Mean Absolute Error

    From Marovi AI
    Other languages:
    • English
    Article
    Topic area Machine Learning
    Prerequisites Loss Function, Regression, Gradient Descent


    Overview

    Mean Absolute Error (MAE), also called the L1 loss or average absolute deviation, is a measure of prediction error that averages the absolute differences between predicted values and observed values. Given a dataset with $ n $ samples, predictions $ \hat{y}_i $, and ground-truth targets $ y_i $, MAE is defined as

    $ {\displaystyle \mathrm{MAE} = \frac{1}{n} \sum_{i=1}^{n} \left| y_i - \hat{y}_i \right|.} $

    MAE serves two distinct roles in Machine Learning: as an evaluation metric for Regression models and as a training Loss Function that the model directly minimizes.
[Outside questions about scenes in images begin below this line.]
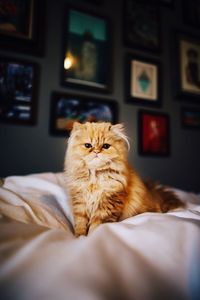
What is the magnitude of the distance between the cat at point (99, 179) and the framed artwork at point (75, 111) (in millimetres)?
701

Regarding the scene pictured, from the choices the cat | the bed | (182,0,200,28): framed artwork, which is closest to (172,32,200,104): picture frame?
(182,0,200,28): framed artwork

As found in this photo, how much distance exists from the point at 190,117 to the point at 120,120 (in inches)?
28.4

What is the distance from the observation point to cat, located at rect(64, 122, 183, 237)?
30.1 inches

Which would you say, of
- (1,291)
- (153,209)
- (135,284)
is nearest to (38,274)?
(1,291)

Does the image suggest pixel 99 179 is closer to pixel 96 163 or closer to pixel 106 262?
pixel 96 163

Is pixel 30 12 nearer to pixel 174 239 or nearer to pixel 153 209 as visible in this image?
pixel 153 209

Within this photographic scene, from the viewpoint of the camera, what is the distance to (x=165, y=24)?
199 centimetres

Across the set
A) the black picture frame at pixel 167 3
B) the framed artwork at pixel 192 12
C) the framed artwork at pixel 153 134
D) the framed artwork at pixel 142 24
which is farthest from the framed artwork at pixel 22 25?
the framed artwork at pixel 192 12

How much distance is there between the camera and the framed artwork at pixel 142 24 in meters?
1.83

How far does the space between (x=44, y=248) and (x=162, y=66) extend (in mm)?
1880

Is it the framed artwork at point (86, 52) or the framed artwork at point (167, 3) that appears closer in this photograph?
the framed artwork at point (86, 52)

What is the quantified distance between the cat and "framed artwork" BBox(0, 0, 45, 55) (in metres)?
0.98

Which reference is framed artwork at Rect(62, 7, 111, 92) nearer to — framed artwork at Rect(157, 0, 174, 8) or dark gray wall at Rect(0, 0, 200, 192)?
dark gray wall at Rect(0, 0, 200, 192)

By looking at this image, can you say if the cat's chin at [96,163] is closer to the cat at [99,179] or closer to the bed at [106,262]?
the cat at [99,179]
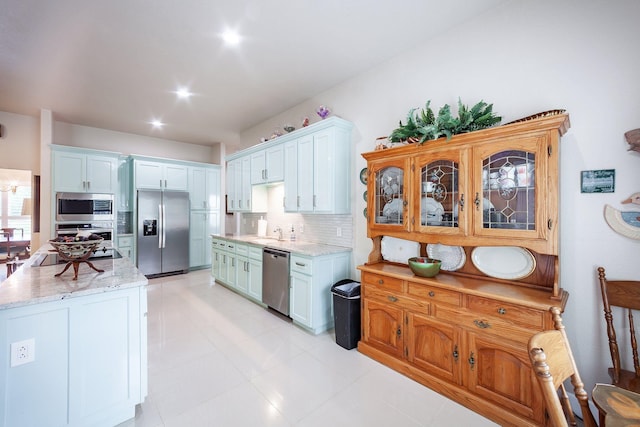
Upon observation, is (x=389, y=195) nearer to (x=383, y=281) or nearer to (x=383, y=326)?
(x=383, y=281)

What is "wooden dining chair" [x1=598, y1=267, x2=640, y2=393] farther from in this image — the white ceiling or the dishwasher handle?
the dishwasher handle

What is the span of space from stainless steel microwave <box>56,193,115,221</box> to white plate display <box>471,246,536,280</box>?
6081mm

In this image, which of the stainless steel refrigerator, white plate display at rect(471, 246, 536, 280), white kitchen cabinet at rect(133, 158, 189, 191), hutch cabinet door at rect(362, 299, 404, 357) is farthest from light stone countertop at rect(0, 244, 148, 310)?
white kitchen cabinet at rect(133, 158, 189, 191)

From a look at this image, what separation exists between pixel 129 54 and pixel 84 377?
304 centimetres

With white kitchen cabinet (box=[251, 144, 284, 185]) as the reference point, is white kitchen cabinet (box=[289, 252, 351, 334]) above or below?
below

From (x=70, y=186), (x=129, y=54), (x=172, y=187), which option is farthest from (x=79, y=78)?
(x=172, y=187)

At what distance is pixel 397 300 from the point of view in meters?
2.35

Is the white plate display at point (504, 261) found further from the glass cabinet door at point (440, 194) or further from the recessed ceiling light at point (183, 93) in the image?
the recessed ceiling light at point (183, 93)

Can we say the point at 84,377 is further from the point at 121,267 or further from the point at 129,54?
the point at 129,54

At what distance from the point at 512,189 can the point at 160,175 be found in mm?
6168

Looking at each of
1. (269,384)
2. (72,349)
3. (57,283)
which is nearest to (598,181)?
(269,384)

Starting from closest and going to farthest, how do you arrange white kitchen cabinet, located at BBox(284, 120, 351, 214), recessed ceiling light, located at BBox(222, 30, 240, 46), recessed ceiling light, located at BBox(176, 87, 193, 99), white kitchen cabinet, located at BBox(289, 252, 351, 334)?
recessed ceiling light, located at BBox(222, 30, 240, 46), white kitchen cabinet, located at BBox(289, 252, 351, 334), white kitchen cabinet, located at BBox(284, 120, 351, 214), recessed ceiling light, located at BBox(176, 87, 193, 99)

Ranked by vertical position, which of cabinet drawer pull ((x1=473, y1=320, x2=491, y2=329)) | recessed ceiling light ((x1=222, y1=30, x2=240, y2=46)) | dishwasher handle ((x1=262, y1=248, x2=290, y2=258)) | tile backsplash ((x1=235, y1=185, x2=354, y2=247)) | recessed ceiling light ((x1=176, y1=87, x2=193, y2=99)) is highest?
recessed ceiling light ((x1=176, y1=87, x2=193, y2=99))

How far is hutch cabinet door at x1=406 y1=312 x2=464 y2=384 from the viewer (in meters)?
1.97
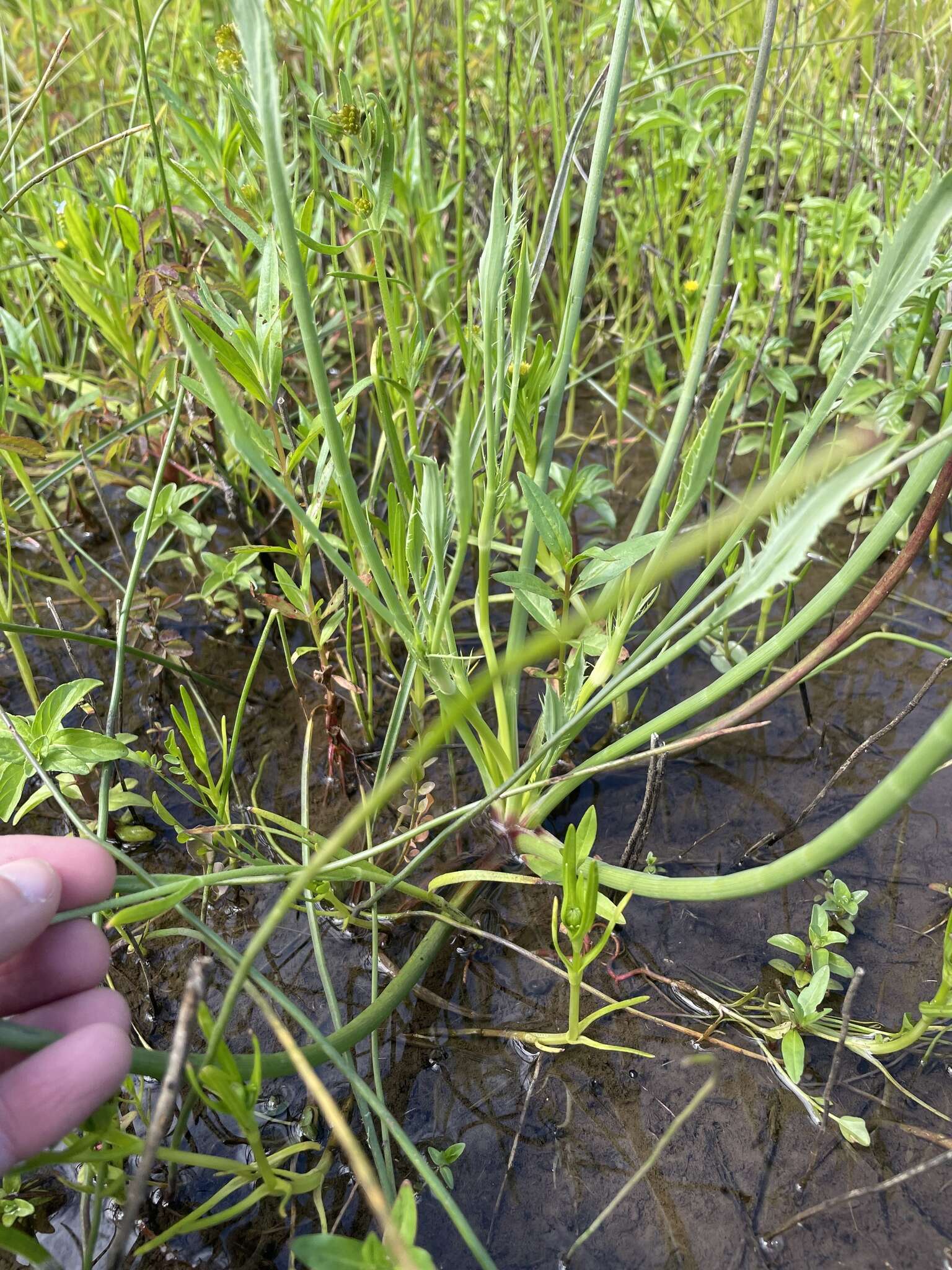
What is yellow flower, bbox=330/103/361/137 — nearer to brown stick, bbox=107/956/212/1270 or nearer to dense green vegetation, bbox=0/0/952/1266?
dense green vegetation, bbox=0/0/952/1266

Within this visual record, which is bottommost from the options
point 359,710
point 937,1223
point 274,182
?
point 937,1223

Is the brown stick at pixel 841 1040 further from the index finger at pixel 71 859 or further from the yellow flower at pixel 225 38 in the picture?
the yellow flower at pixel 225 38

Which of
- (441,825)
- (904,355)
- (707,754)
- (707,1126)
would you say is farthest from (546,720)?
(904,355)

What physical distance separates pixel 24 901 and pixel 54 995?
0.48 feet

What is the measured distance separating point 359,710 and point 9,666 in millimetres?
635

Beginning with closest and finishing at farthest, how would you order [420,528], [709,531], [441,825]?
[709,531] → [420,528] → [441,825]

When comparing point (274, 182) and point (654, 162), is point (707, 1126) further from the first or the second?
point (654, 162)

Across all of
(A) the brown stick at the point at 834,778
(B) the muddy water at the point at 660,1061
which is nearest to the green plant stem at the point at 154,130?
(B) the muddy water at the point at 660,1061

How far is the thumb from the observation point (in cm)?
66

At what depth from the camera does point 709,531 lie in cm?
A: 43

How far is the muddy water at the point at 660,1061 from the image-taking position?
30.4 inches

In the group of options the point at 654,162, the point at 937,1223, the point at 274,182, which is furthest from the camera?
the point at 654,162

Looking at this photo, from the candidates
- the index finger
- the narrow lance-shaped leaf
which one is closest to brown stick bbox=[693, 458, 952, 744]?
the narrow lance-shaped leaf

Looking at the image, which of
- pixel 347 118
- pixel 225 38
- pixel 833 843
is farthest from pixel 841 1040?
pixel 225 38
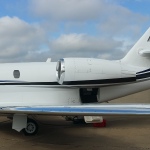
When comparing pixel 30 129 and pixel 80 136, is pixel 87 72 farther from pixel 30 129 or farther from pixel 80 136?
pixel 30 129

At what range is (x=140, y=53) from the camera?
1138 cm

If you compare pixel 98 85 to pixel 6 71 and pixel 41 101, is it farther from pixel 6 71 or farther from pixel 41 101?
pixel 6 71

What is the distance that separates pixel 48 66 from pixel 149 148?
4887mm

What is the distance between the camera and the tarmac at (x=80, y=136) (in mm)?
8164

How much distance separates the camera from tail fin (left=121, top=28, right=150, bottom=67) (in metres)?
11.3

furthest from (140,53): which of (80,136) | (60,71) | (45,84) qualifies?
(80,136)

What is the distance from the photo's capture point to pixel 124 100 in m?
23.4

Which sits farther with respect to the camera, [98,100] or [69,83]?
[98,100]

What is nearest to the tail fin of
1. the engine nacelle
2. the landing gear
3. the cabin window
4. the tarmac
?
the engine nacelle

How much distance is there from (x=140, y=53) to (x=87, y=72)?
248 cm

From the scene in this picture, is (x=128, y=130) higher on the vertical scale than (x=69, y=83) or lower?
lower

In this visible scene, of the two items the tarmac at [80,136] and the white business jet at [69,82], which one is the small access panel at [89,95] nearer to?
the white business jet at [69,82]

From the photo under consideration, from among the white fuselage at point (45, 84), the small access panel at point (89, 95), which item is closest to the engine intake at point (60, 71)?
the white fuselage at point (45, 84)

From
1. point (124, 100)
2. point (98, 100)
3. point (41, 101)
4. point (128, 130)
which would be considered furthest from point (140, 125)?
point (124, 100)
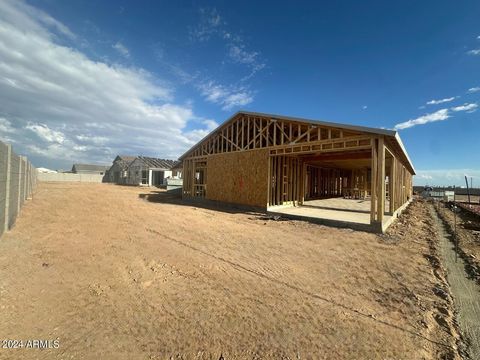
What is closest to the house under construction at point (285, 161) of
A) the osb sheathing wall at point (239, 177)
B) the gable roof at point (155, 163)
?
the osb sheathing wall at point (239, 177)

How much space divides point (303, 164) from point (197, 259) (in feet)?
38.5

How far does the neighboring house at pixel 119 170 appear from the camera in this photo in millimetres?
38322

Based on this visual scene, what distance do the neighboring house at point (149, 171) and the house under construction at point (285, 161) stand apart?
53.7ft

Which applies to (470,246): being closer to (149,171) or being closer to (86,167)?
(149,171)

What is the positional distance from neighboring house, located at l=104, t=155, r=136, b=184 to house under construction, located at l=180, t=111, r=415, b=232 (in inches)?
941

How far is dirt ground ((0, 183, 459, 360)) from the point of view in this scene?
115 inches

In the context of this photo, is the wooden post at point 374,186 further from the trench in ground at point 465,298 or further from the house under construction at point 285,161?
the trench in ground at point 465,298

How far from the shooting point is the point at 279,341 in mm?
2984

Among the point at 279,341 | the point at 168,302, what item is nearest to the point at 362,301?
the point at 279,341

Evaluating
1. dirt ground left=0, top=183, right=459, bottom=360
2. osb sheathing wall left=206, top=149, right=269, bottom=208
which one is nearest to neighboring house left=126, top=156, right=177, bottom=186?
osb sheathing wall left=206, top=149, right=269, bottom=208

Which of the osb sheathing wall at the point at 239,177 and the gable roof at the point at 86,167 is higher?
the gable roof at the point at 86,167

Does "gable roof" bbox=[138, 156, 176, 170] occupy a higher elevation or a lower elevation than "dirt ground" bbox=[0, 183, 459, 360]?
higher

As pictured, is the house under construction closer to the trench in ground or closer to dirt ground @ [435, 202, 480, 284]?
dirt ground @ [435, 202, 480, 284]

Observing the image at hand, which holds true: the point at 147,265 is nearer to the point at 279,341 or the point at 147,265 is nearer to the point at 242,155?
the point at 279,341
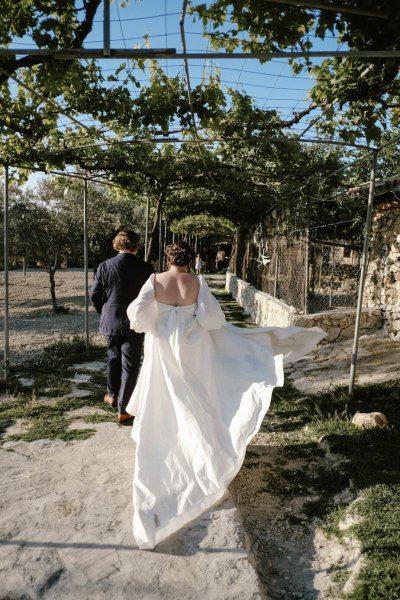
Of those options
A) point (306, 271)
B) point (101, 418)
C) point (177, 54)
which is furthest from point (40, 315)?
point (177, 54)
In both roles its defining property is that errors enter linearly rather than quadratically, which makes MAE less sensitive to large outliers than the Mean Squared Error. The metric is expressed in the same physical units as the target variable, so a MAE of 3.2 on a house-price model in dollars means predictions are off by 3.2 dollars on average, which gives MAE a directly interpretable meaning that squared-error metrics lack.

    Intuition

    Every regression model produces a residual $ r_i = y_i - \hat{y}_i $ for each example. A loss function summarizes this vector of residuals into a single scalar that captures "how wrong" the model is. MAE applies the absolute-value function elementwise and then averages, treating overestimates and underestimates symmetrically and weighting all residuals in proportion to their size. A residual of 10 contributes ten times as much to MAE as a residual of 1, whereas under Mean Squared Error it would contribute one hundred times as much.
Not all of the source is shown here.